Habertürk yazarı Muharrem Sarıkaya, Kılıçdaroğlu'nun bu konudaki flaş açıklamalarını köşesine taşıdı. Kılıçdaroğlu yarın yapılacak Altılı Masa toplantısı sonrasında cumhurbaşkanı adayı isminin açıklanıp açıklanmayacağı konusunda çok net ifadeler kullandı.
İşte Muharrem Sarıkaya'nın gündeme bomba gibi düşen yazısı:
“Yarın yapılacak Millet İttifakı Liderler Zirvesi’nden bir aday isminin açıklanacağını sanmıyorum…”

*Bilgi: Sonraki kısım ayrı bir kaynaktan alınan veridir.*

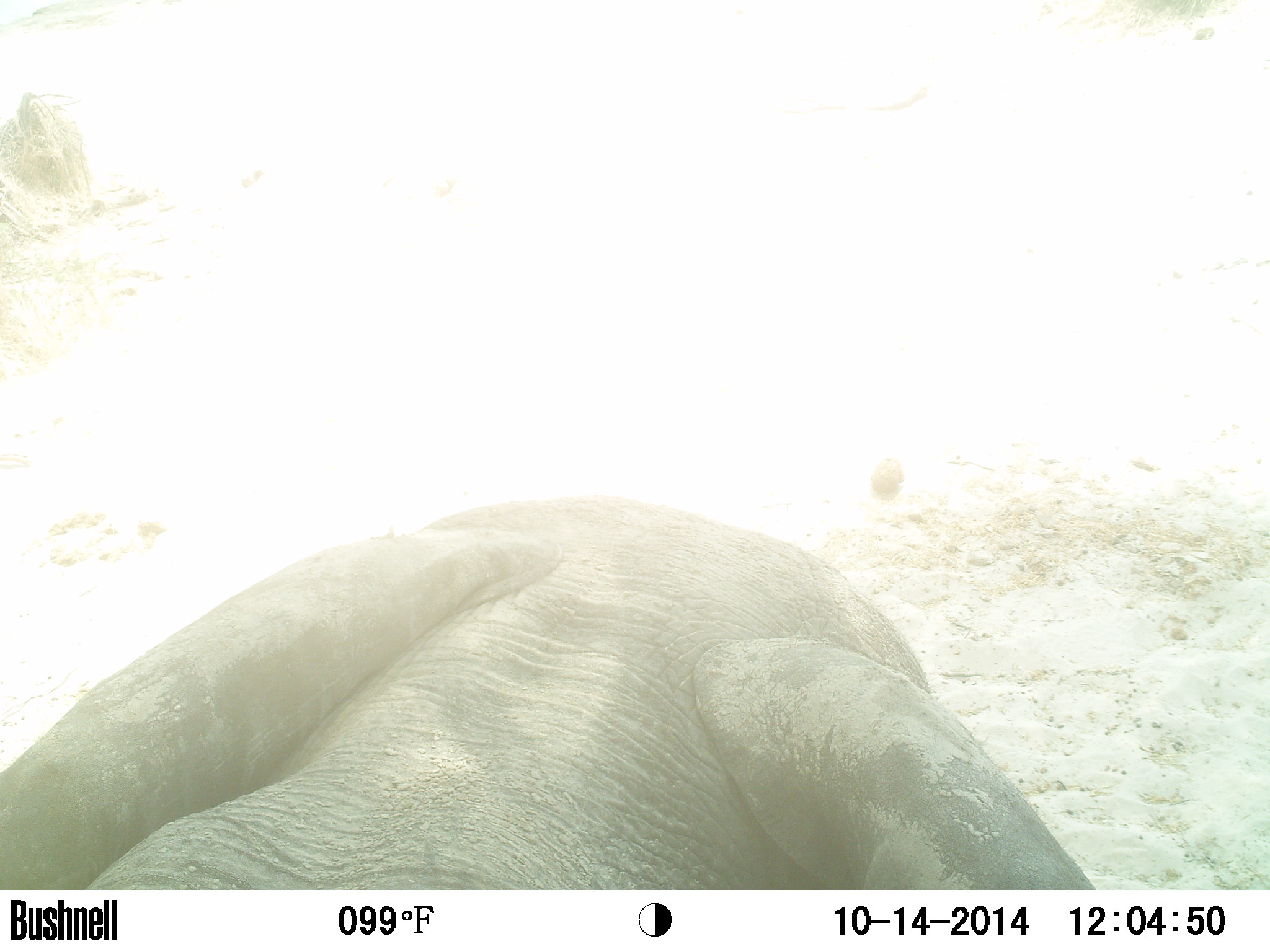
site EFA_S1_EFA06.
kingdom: Animalia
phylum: Chordata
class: Mammalia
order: Proboscidea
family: Elephantidae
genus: Loxodonta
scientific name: Loxodonta africana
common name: african bush elephant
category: elephant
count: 1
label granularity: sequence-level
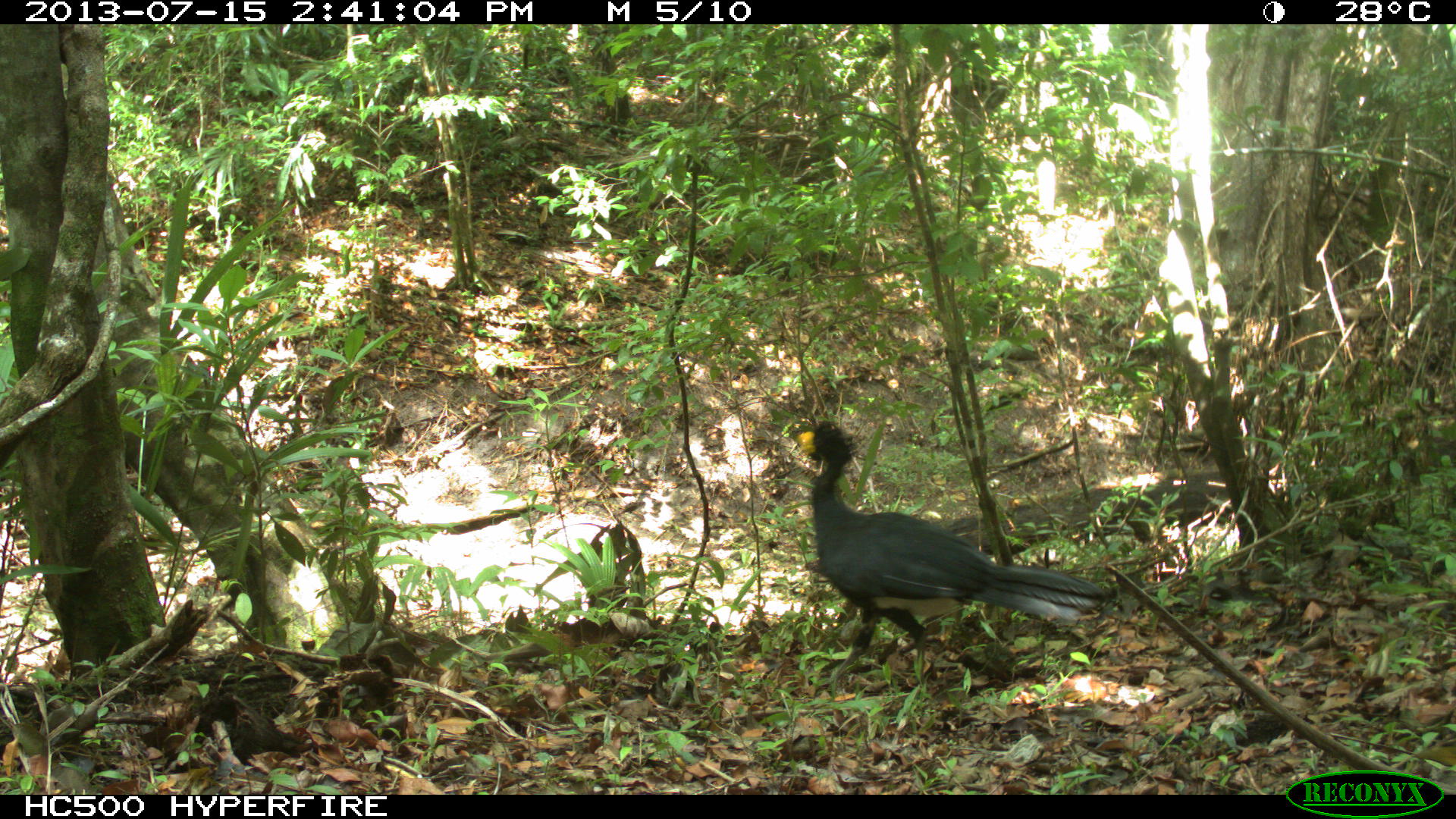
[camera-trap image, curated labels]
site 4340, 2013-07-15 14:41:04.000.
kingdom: Animalia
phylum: Chordata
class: Aves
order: Galliformes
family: Cracidae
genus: Crax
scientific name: Crax rubra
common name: great curassow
Crax rubra (great curassow), count 1, sex male.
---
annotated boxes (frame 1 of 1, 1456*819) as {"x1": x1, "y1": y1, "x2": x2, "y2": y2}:
crax rubra: {"x1": 795, "y1": 418, "x2": 1109, "y2": 681}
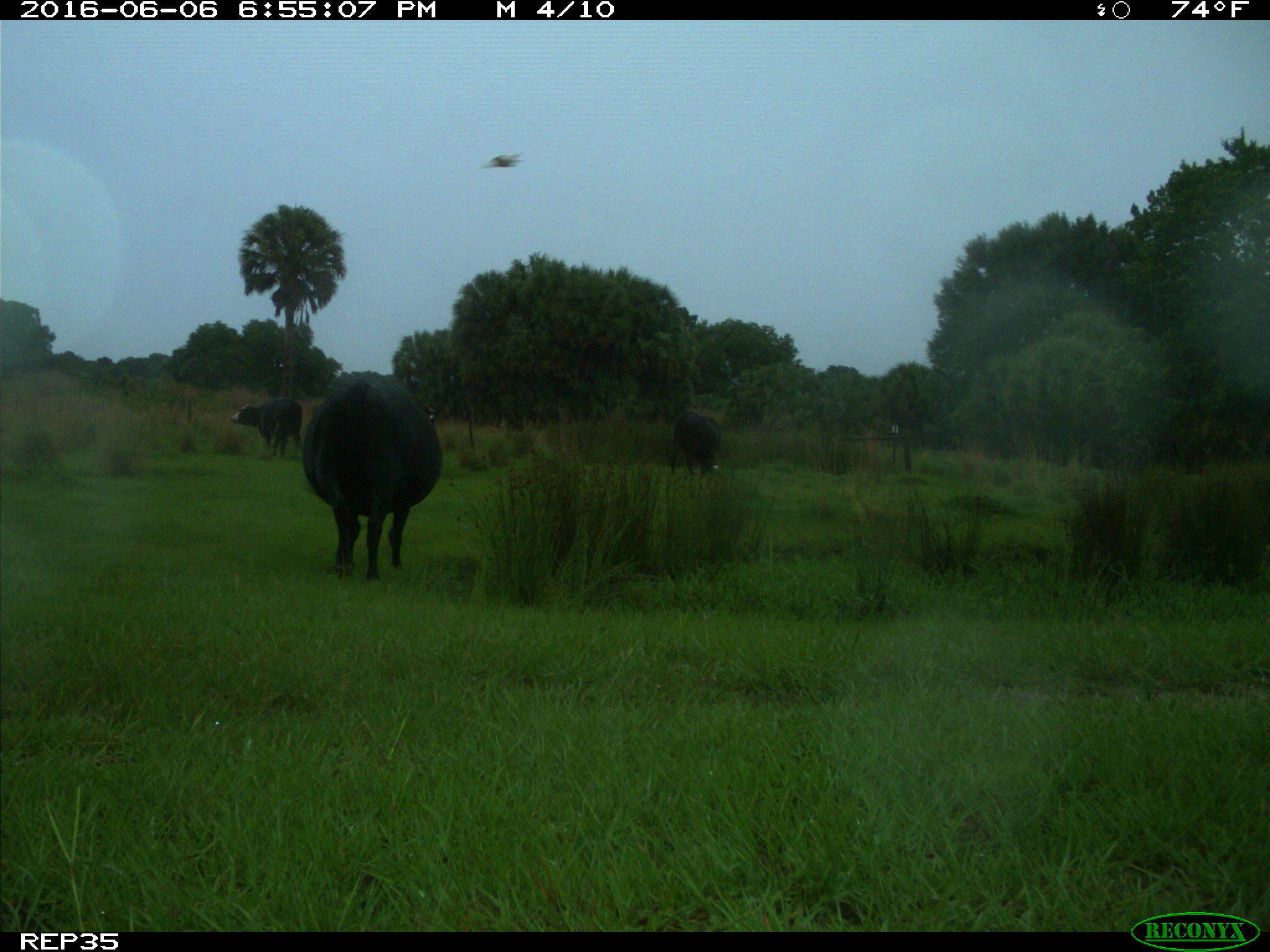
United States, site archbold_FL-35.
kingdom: Animalia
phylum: Chordata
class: Mammalia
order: Artiodactyla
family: Bovidae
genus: Bos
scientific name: Bos taurus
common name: domestic cow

Sözün sahibi en yetkin isim, CHP lideri Kemal Kılıçdaroğlu…
TBMM’de dün makamında üç gazeteci olarak sohbet ederken, Perşembe günü aday isminin gündeme gelip gelmeyeceğini konuştuk.
Son dönem siyasi kulislerde aday adının bu toplantıda karara bağlanacağına ilişkin açıklamalara dikkat çekip, yarınki toplantıda aday adının açıklanıp açıklanmayacağını sorduk.

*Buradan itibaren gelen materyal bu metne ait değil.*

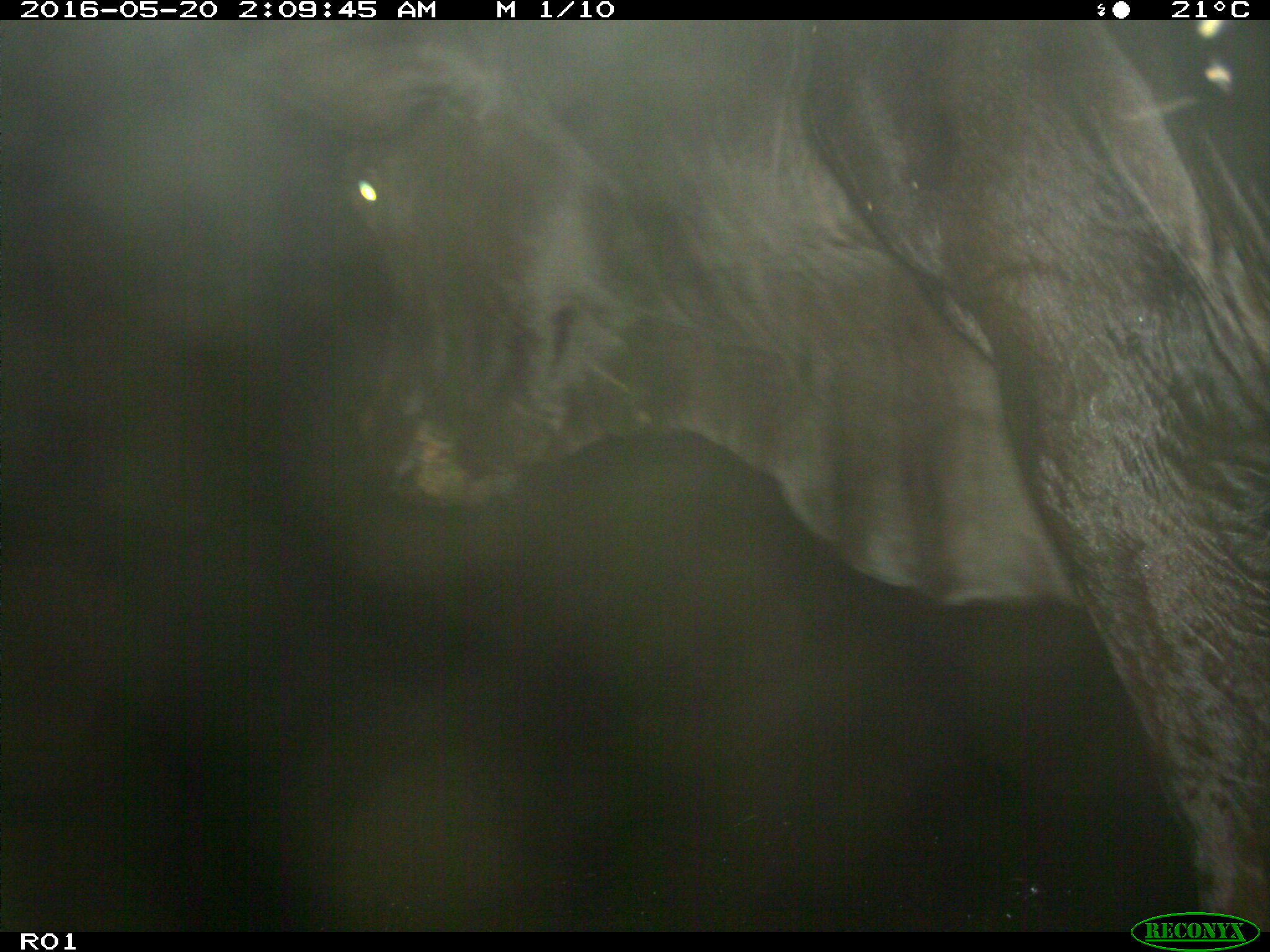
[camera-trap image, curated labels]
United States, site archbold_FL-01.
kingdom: Animalia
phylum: Chordata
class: Mammalia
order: Artiodactyla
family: Bovidae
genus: Bos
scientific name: Bos taurus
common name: domestic cow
Bos taurus (domestic cow).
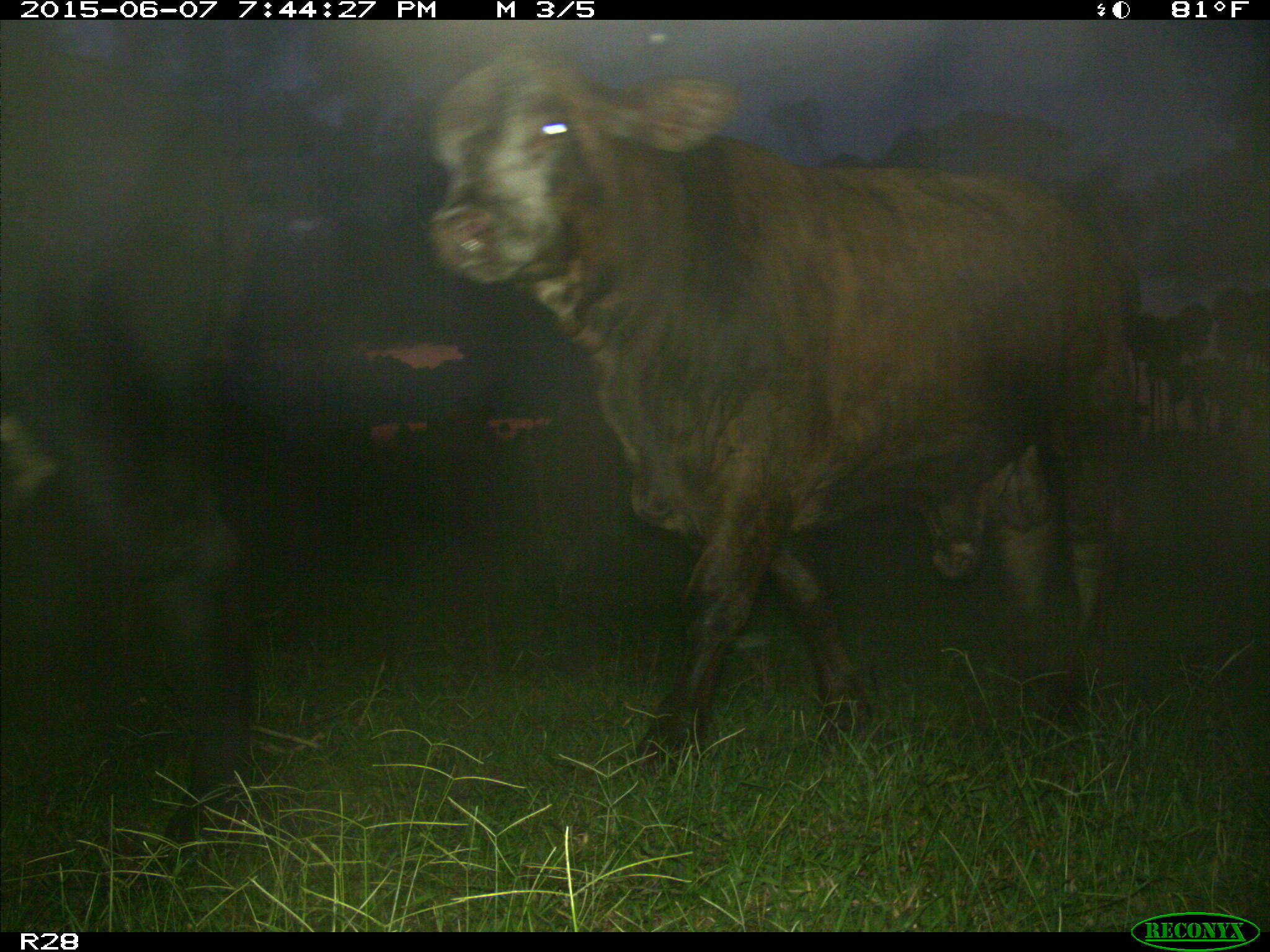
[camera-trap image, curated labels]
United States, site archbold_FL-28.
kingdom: Animalia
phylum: Chordata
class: Mammalia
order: Artiodactyla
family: Bovidae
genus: Bos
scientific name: Bos taurus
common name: domestic cow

“Sanmıyorum ki açıklansın…” diye söze girdi.
Yine de bir marj bırakıp, “Tabii ki orada 6 liderin birlikte alacağı karara bağlı” diye de sözünü tamamladı…

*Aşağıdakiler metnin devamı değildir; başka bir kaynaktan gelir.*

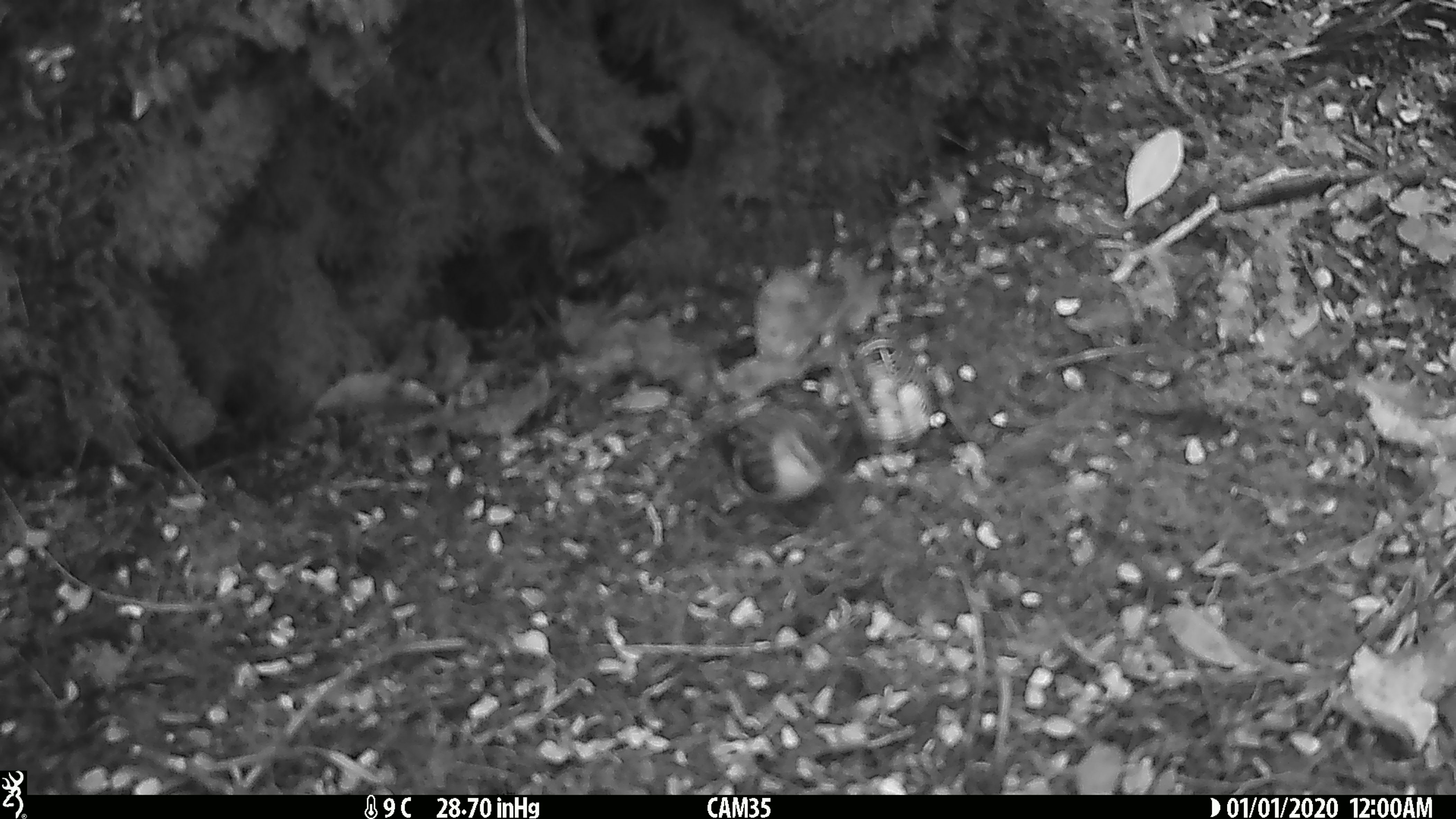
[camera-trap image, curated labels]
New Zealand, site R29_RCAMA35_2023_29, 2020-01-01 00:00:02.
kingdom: Animalia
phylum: Chordata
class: Aves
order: Passeriformes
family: Acanthisittidae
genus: Acanthisitta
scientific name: Acanthisitta chloris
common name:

Nedenini sorduğumuzda ise geçmişten örnek gösterip ekledi:
“Nasıl ki Güçlendirilmiş Parlamenter Sistem metnini liderler olarak belirledik ama açıklaması için bir tarih verdik. Anayasa metni ile ilgili olarak da benzer bir yol izledik. Burada da benzer bir durum olur. Adayı belirleriz ve açıklamak için de ileri bir tarih belirleriz...”
YÖNTEMİ KONUŞURUZ
Bu aşamada İYİ Parti Sözcüsü Kürşad Zorlu’nun basın toplantısında “2 Mart'ta Millet İttifakı 13'üncü cumhurbaşkanını belirleyecek” sözünü anımsattığımızda, “Evet yolda gelirken okudum… Bu toplantıda aday belirleme yöntemi konuşuruz…” demekle yetindi.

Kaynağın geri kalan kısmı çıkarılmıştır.